"Il faut escalader !" C'est une phrase que l'on entend souvent en entreprise. Mais ce n'est pas forcément une bonne chose...
La vie classique d'une entreprise est faite de conflits avec d'autres entreprises. Des factures impayés qui s'accumulent, une livraison incomplète ou d'un produit défectueux, un service qui n'est pas effectué dans les temps... Ce sont des petits tracas du quotidien.
Moi, je suis de la vieille école. Celle où un cadre devait résoudre lui-même ses problèmes. C'était cette esprit d'initiative qui distinguait le cadre du vulgum pecus. Dire "M'sieur, m'sieur, il m'embête", c'était un aveux d'échec. Pourtant, j'ai l'impression que les procédures d'escalade se multiplient et se systématisent. Avec quatre symptômes :
1) La raison principale, c'est la culture du consensus. Le conflit est interdit. Cela donne des employés qui ne savent plus hausser le ton à bon escient. Voire parfois, qui sont surpris de découvrir qu'il existe des pierres d’achoppement. Donc ils tirent le signal d'alarme.

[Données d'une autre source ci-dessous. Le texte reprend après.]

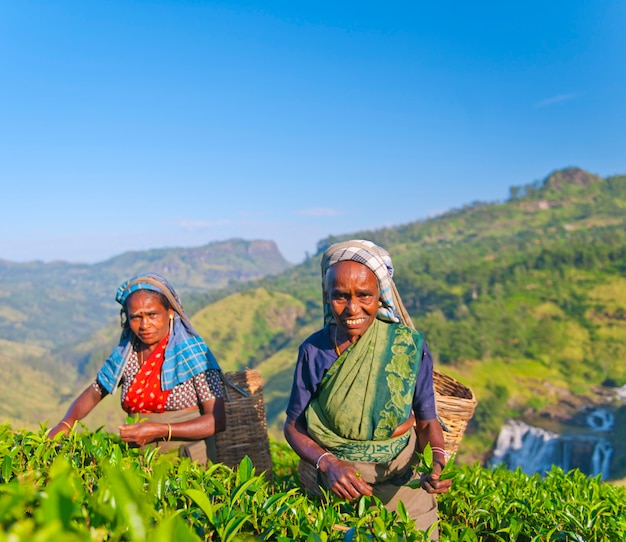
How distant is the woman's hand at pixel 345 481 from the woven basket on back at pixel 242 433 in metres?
1.60

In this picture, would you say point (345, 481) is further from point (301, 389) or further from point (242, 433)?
point (242, 433)

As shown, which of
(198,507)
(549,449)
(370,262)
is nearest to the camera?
(198,507)

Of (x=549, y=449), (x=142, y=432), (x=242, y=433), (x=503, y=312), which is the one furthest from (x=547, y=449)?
(x=142, y=432)

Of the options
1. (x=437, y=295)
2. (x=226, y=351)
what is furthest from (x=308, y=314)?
(x=437, y=295)

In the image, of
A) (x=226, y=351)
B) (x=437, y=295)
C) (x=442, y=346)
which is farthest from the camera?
(x=226, y=351)

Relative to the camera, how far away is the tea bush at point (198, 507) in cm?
98

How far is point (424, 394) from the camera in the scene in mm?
2895

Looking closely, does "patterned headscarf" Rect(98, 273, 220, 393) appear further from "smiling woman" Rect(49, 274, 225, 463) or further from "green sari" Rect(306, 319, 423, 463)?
"green sari" Rect(306, 319, 423, 463)

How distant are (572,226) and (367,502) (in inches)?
6161

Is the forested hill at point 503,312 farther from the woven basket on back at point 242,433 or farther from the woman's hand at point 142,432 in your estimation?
the woman's hand at point 142,432

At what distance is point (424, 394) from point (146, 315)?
76.3 inches

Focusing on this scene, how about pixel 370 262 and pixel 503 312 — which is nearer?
pixel 370 262

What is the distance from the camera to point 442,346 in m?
69.6

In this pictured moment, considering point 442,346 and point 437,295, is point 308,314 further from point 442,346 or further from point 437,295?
point 442,346
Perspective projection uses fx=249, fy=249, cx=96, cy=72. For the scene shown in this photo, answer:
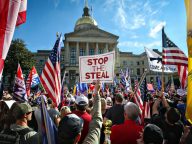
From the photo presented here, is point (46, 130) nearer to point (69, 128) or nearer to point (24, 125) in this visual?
point (69, 128)

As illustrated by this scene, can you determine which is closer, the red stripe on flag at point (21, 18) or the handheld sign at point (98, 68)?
the red stripe on flag at point (21, 18)

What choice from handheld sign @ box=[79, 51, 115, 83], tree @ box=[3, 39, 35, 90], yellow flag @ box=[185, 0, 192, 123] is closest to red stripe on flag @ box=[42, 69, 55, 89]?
handheld sign @ box=[79, 51, 115, 83]

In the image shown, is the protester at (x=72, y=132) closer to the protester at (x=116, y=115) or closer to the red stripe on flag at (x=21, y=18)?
the red stripe on flag at (x=21, y=18)

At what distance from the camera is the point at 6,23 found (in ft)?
7.13

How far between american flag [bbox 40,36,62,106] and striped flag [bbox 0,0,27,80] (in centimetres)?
326

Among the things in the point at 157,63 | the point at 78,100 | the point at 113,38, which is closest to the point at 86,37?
the point at 113,38

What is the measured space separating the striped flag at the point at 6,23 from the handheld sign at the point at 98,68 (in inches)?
125

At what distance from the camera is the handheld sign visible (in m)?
5.29

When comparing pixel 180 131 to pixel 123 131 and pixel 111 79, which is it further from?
pixel 111 79

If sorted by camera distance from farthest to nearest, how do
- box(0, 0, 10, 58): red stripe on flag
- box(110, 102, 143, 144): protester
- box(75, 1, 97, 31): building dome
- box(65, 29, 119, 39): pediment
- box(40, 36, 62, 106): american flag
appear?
box(75, 1, 97, 31): building dome
box(65, 29, 119, 39): pediment
box(40, 36, 62, 106): american flag
box(110, 102, 143, 144): protester
box(0, 0, 10, 58): red stripe on flag

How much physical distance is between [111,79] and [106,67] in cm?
33

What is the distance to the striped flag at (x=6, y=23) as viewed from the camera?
82.1 inches

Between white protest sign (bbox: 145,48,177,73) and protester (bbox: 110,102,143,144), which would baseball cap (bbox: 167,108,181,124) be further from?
white protest sign (bbox: 145,48,177,73)

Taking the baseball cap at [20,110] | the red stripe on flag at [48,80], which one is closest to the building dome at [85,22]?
the red stripe on flag at [48,80]
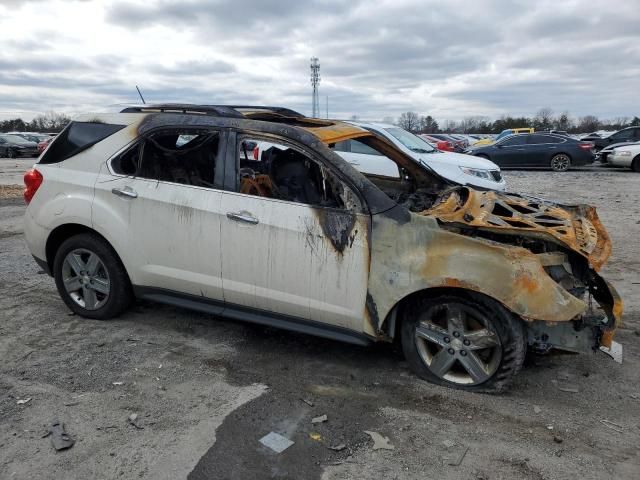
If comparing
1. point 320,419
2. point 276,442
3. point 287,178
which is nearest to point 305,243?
point 287,178

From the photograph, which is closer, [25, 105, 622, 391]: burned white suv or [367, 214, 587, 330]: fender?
[367, 214, 587, 330]: fender

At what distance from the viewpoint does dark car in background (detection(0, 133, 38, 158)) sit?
2888 centimetres

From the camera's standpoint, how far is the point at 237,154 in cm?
393

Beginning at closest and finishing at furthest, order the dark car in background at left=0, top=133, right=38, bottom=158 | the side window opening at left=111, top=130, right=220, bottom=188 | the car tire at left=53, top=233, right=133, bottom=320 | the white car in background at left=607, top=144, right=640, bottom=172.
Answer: the side window opening at left=111, top=130, right=220, bottom=188 < the car tire at left=53, top=233, right=133, bottom=320 < the white car in background at left=607, top=144, right=640, bottom=172 < the dark car in background at left=0, top=133, right=38, bottom=158

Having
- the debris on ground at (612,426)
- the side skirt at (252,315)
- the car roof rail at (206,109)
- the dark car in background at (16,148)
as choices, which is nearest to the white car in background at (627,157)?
the car roof rail at (206,109)

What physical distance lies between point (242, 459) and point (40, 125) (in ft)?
255

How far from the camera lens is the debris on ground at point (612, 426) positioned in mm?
3121

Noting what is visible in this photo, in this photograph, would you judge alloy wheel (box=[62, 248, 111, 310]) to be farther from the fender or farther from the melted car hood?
the melted car hood

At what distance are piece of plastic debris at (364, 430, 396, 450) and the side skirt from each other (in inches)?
28.2

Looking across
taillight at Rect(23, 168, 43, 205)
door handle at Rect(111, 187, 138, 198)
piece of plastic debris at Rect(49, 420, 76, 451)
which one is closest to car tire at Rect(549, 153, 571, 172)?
door handle at Rect(111, 187, 138, 198)

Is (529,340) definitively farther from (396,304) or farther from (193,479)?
(193,479)

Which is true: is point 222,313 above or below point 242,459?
above

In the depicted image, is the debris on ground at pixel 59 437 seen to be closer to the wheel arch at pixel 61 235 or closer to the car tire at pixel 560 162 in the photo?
the wheel arch at pixel 61 235

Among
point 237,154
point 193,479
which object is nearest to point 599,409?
point 193,479
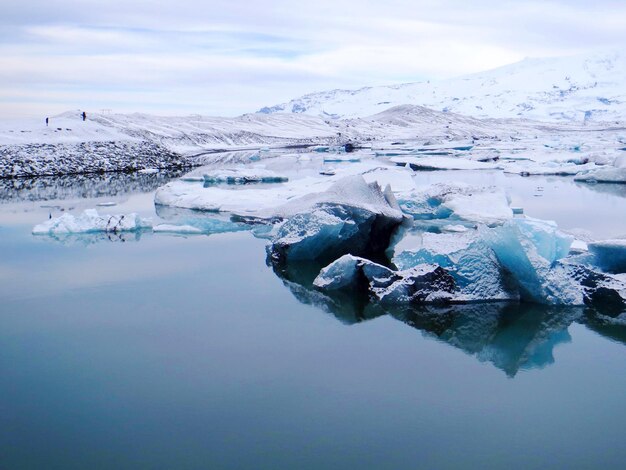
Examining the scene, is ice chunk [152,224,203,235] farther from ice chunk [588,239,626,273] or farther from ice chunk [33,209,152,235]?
ice chunk [588,239,626,273]

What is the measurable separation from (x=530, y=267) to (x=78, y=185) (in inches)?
353

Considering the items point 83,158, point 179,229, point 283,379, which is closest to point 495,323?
point 283,379

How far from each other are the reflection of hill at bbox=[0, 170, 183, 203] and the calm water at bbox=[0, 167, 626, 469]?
520 cm

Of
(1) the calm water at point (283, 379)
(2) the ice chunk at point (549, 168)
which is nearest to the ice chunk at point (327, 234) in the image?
(1) the calm water at point (283, 379)

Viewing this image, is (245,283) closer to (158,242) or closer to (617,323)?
(158,242)

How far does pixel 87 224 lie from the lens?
666 centimetres

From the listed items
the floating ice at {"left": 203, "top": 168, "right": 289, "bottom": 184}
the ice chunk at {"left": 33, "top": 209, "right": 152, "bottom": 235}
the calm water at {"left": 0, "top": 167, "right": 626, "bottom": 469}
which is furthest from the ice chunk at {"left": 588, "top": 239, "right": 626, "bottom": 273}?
the floating ice at {"left": 203, "top": 168, "right": 289, "bottom": 184}

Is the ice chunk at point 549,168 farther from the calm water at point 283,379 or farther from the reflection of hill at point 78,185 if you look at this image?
the calm water at point 283,379

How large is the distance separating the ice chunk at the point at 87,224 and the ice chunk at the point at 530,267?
12.3 ft

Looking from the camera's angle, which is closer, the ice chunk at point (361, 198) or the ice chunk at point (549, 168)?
the ice chunk at point (361, 198)

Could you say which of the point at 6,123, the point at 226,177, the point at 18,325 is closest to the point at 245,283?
the point at 18,325

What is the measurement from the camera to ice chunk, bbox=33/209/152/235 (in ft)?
21.7

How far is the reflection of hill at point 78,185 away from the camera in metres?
9.96

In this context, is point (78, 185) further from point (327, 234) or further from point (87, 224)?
point (327, 234)
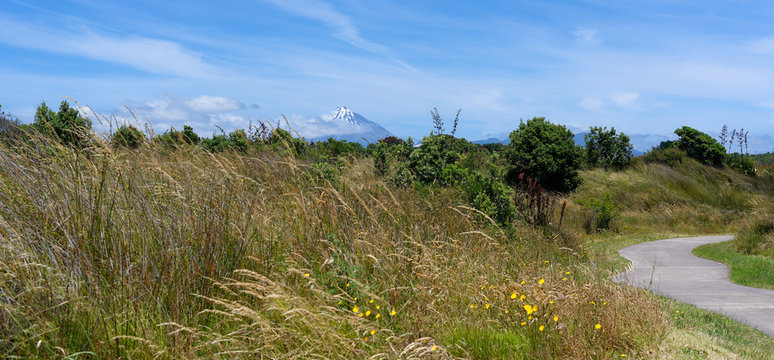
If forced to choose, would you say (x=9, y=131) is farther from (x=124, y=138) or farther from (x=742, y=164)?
(x=742, y=164)

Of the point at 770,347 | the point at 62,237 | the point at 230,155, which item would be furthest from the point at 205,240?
the point at 770,347

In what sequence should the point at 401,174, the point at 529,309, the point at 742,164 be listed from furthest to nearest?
the point at 742,164 → the point at 401,174 → the point at 529,309

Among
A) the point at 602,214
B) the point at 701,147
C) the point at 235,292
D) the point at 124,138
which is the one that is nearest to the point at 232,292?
the point at 235,292

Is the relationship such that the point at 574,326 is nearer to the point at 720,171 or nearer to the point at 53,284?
the point at 53,284

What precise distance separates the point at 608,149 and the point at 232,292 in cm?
2726

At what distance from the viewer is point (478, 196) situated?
9039 mm

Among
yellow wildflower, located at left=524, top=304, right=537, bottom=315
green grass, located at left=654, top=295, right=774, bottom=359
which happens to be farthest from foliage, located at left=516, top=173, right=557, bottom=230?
yellow wildflower, located at left=524, top=304, right=537, bottom=315

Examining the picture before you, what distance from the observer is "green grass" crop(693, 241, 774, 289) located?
9.86m

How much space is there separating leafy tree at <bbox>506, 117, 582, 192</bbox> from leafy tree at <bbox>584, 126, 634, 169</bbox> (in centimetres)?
433

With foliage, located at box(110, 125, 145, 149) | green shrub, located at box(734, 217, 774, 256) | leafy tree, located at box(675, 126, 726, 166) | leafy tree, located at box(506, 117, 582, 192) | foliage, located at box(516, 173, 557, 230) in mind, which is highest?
leafy tree, located at box(675, 126, 726, 166)

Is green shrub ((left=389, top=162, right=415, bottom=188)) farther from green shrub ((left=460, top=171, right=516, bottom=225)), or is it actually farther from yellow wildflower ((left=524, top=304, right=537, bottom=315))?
yellow wildflower ((left=524, top=304, right=537, bottom=315))

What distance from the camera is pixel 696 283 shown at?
9602 mm

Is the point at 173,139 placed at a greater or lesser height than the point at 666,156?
lesser

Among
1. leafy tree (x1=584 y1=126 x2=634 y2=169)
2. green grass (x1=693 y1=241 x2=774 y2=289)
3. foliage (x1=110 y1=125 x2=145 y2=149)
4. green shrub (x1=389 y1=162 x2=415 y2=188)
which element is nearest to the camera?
foliage (x1=110 y1=125 x2=145 y2=149)
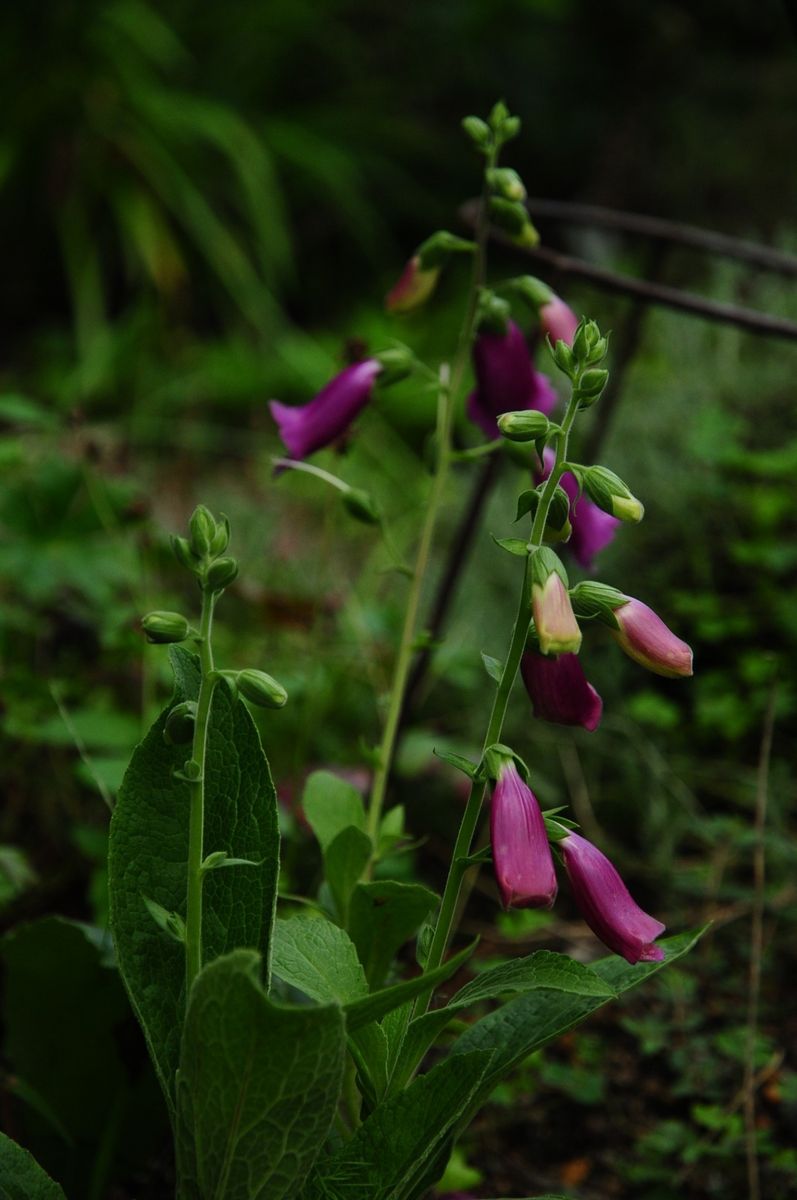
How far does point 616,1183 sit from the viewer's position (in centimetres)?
125

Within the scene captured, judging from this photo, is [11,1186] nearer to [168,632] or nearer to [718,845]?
[168,632]

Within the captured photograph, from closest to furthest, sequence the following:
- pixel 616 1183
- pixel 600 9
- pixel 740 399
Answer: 1. pixel 616 1183
2. pixel 740 399
3. pixel 600 9

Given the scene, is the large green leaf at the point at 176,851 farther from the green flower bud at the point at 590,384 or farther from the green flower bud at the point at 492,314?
the green flower bud at the point at 492,314

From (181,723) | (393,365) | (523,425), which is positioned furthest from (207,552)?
(393,365)

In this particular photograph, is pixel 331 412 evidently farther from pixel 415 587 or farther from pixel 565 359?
pixel 565 359

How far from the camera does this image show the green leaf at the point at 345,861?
971 millimetres

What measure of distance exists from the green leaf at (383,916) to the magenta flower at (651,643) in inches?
8.8

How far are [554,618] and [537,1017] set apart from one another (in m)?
0.31

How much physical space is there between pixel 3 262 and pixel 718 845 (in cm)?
450

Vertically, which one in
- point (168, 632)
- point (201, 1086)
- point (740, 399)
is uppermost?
point (168, 632)

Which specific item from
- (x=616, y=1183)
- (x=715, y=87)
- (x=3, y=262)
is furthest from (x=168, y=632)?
(x=715, y=87)

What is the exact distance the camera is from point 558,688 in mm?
778

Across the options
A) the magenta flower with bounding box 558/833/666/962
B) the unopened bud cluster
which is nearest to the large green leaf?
the unopened bud cluster

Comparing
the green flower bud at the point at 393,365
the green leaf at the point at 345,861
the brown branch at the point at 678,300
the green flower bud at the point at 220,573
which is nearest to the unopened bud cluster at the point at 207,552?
the green flower bud at the point at 220,573
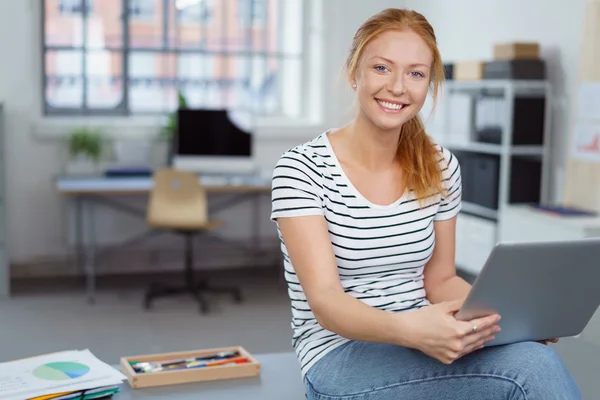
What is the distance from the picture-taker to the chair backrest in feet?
15.2

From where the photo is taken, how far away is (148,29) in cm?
576

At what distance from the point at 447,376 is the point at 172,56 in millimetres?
4692

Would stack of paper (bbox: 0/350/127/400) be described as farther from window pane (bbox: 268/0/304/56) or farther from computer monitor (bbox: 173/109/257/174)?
window pane (bbox: 268/0/304/56)

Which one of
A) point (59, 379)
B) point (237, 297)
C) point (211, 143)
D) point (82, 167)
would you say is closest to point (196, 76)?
point (211, 143)

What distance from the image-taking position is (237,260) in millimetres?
5812

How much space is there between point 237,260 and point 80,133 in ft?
4.64

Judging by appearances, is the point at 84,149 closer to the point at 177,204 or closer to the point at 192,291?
the point at 177,204

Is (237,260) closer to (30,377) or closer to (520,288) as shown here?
(30,377)

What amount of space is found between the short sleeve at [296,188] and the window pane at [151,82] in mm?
4268

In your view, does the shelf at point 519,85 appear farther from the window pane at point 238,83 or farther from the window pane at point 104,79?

2) La variante du 1), c'est le "je vous l'avais bien dit". Un employé ayant un peu d'expérience sent d'emblée qu'une situation peut déraper. Mais parfois, les actions préventives sont difficile à mettre en place. Notamment l'employé, même senior, possède souvent peu de marge de manœuvre. Donc, il voit lentement mais sûrement le mur arriver et une fois dans le mur, il peut enfin bénéficier d'un soutien.
3) Sur les cas récurrents, les causes du conflit sont plus profondes. Il faudrait mettre en place une vraie équipe projet. Par exemple : un contrôle de sortie plus poussé, afin d'éviter les erreurs d'expédition. Mais la volonté n'est pas là. Alors l'employé doit éteindre un feu de forêt avec un jet d'eau.
4) La variante du 1) et du 3), c'est que l'employé est sous-dimensionné pour son poste (junior, quota...) C'est pour cela qu'il lève la main en permanence. Parfois, c'est même lui qui envenime un conflit a priori bénin.
Après, le N+1 n'est pas Superman ! Souvent, il ne sait pas davantage hausser le ton et il n'a pas de marges de manœuvre. L'arme du manager, c'est d'impressionner et de sonner la fin de la récré. Pour autant, s'il est sollicité au moindre accroc, la partie adverse s'inquiétera à peine, lorsqu'elle recevra un mail de lui.
Donc, on fait alors appel au N+2, voire au N+3. Du coup, certaines personnes s'impliquent dans l'affaire, au cas où il y ait quelque chose à en tirer. Pour peu que d'autres services interviennent, cela donne volontiers une usine à gaz, comme un mail avec dix personnes en copie ou des comités juste pour préparer un call... La conséquence, c'est une certaine pesanteur, vu que désormais, il faut que le N+3 valide chaque communication avec l'autre entreprise. Et des couacs, car parmi les nombreuses personnes en copie, il y a toujours des francs-tireurs.
Et je suis d'autant plus critique envers les processus d'escalade que plus vous montez haut, moins vous obtenez de résultat. Le N+3 n'est pas là pour s'occuper du day-to-day. Soit il bloque tout, car faute de connaissance du sujet, ses demandes sont inacceptables. Soit il trouve un soi-disant compromis avec son homologue, qui correspond peu ou prou aux exigences initiales de l'autre entreprise (et généralement, c'est l'un puis l'autre.)